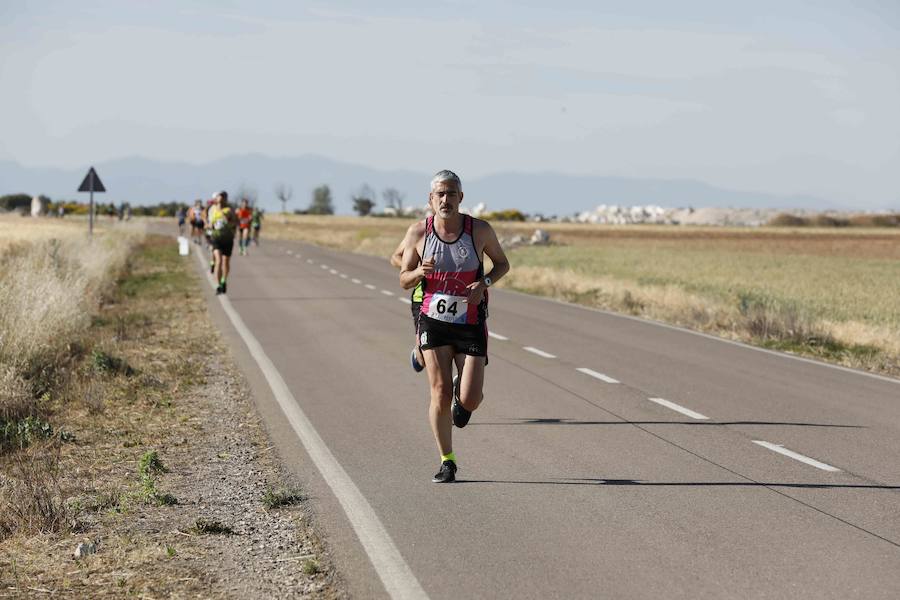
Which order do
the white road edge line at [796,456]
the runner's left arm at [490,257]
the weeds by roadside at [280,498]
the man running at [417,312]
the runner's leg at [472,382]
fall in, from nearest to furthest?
the weeds by roadside at [280,498] < the runner's left arm at [490,257] < the runner's leg at [472,382] < the man running at [417,312] < the white road edge line at [796,456]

════════════════════

■ **Task to carry out**
Retype the lines above word for word, omitting the picture.

■ **Answer below**
Which order do
the white road edge line at [796,456]
the runner's left arm at [490,257]
the weeds by roadside at [280,498]
the man running at [417,312]
the runner's leg at [472,382]
fall in, from nearest to furthest?
the weeds by roadside at [280,498] < the runner's left arm at [490,257] < the runner's leg at [472,382] < the man running at [417,312] < the white road edge line at [796,456]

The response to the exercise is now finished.